HOW TO COMPLETE THIS TASK: Provide a verbatim copy of all the records below, leaving the images out.

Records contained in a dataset
============================================================

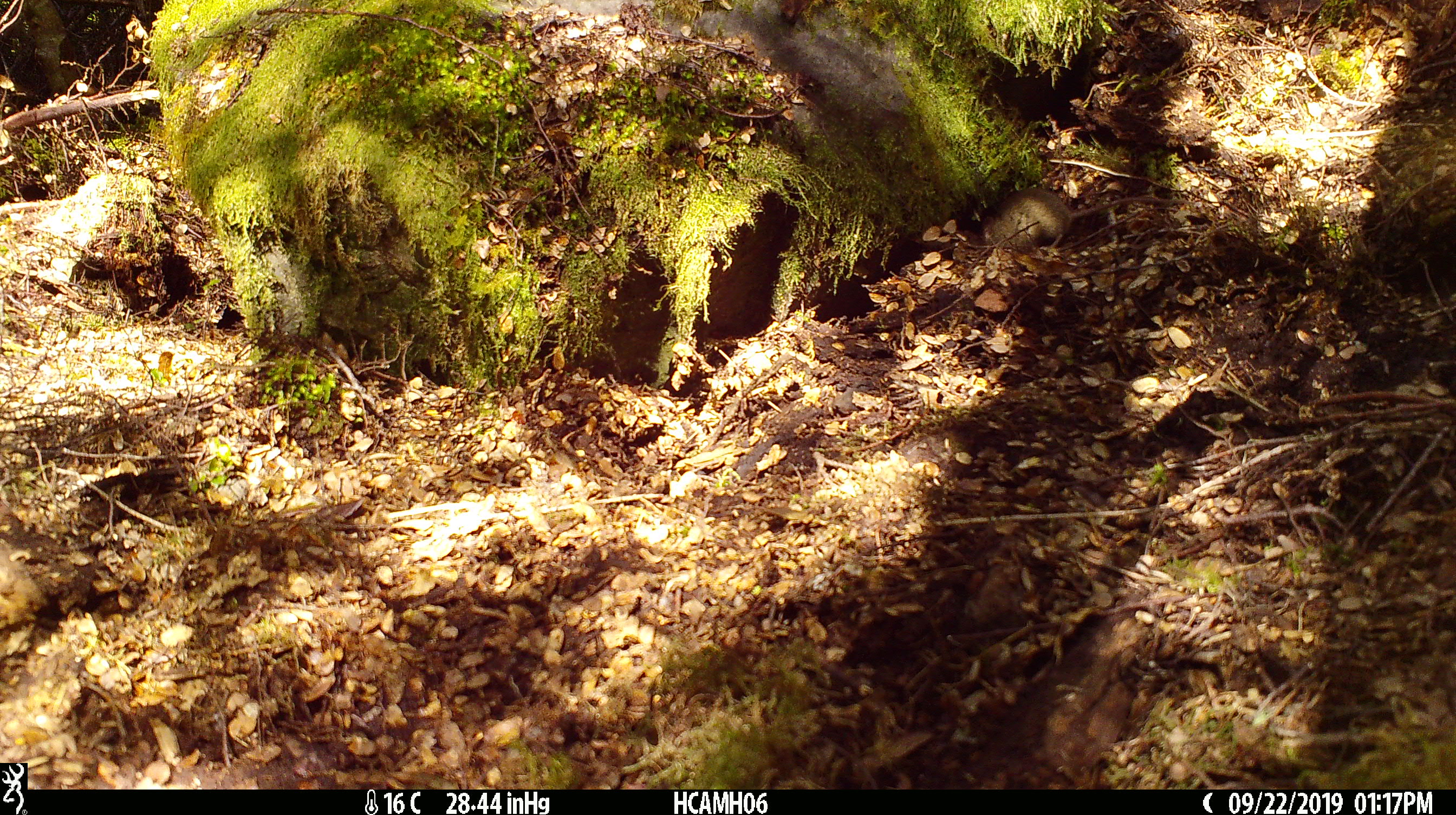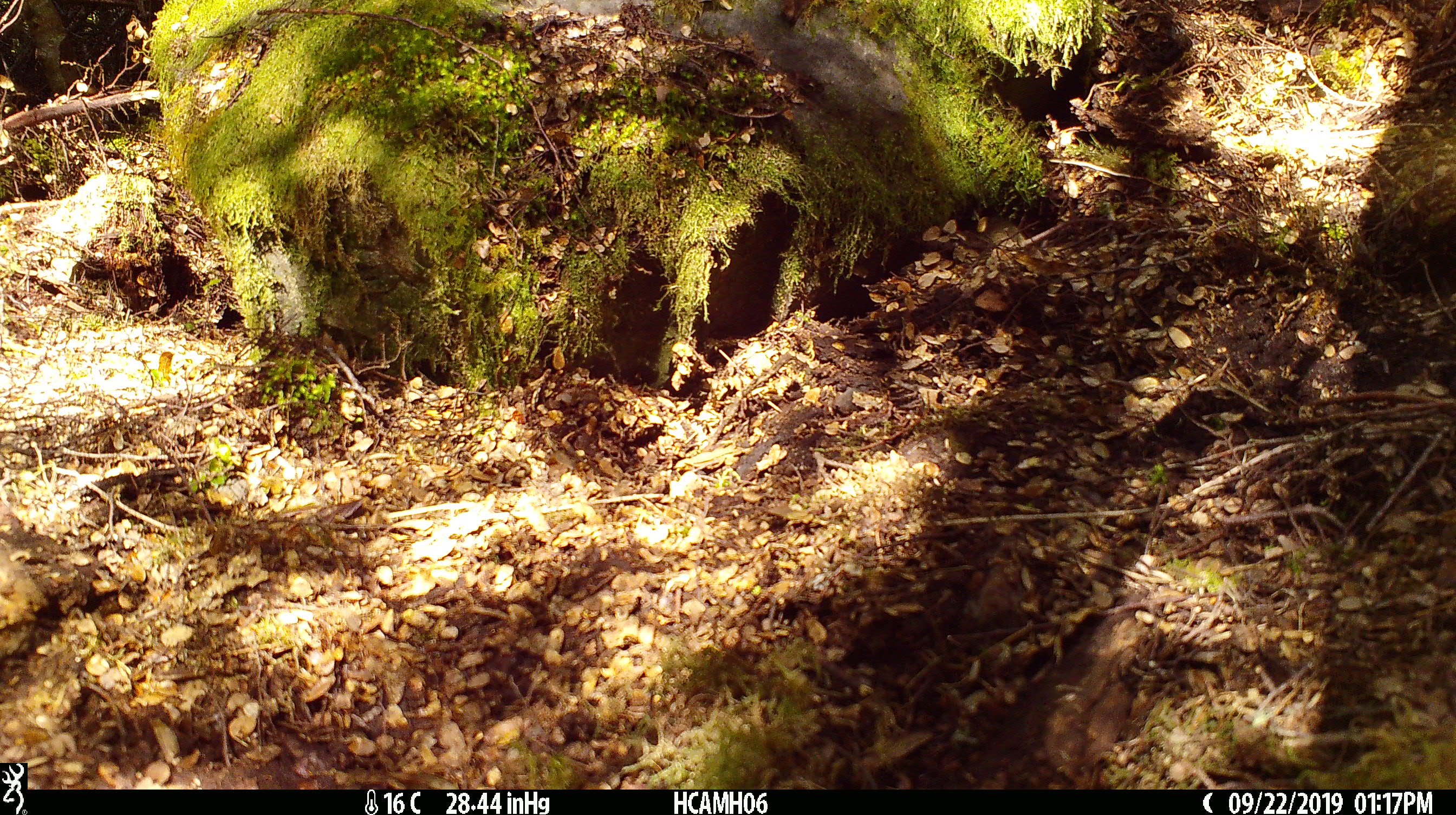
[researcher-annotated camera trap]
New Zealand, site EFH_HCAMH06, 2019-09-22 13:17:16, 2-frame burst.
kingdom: Animalia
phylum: Chordata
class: Mammalia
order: Rodentia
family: Muridae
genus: Mus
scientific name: Mus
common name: mouse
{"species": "mouse (Mus)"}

============================================================

RESULT OF THIS EXERCISE:
[researcher-annotated camera trap]
New Zealand, site EFH_HCAMH06, 2019-09-22 13:17:16, 2-frame burst.
kingdom: Animalia
phylum: Chordata
class: Mammalia
order: Rodentia
family: Muridae
genus: Mus
scientific name: Mus
common name: mouse
{"species": "mouse (Mus)"}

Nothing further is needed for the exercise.